Dampak Emosional yang Dapat Dialami Anak
Anak-anak yang jarang bertemu salah satu orang tua dapat mengalami berbagai dampak emosional yang berat. Beberapa di antaranya adalah:
1. Merasa Ditolak dan Kurang Berharga
2. Mengalami Kesedihan dan Kehilangan
3. Muncul Rasa Cemas dan Tidak Aman
4. Memendam Perasaan Sendiri
Merasa tidak disayangi, kehilangan kebersamaan keluarga, dan berbagai dampak negatif lainnya dapat terjadi pada anak-anak akibat minimnya waktu yang dihabiskan bersama oleh orang tua setelah perceraian.
Perseteruan Publik dan Perjalanan Spiritual Ruben Onsu
Selain masalah kesulitan bertemu anak, perseteruan Ruben Onsu dengan Sarwendah terus menjadi konsumsi publik. Sementara itu, perjalanan spiritual Ruben Onsu yang kembali disorot menjadi sorotan banyak pihak.

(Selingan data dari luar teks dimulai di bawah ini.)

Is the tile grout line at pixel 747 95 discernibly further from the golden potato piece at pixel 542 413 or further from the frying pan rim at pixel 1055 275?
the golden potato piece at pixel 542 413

Latar Pendidikan Sarwendah yang Sering Live Jualan Bareng Giorgio Antonio
Dari Taiwan hingga Beijing, terungkap latar pendidikan Sarwendah yang kini sering melakukan live jualan bersama Giorgio Antonio. Hal ini menambah keraguan terhadap keadaan rumah tangga yang sudah bercerai antara Ruben dan Sarwendah.
Intensitas pembicaraan mengenai keluarga Ruben Onsu dan Sarwendah semakin meningkat, memunculkan beragam spekulasi dan pemberitaan yang terus digaungkan di media sosial dan masyarakat luas.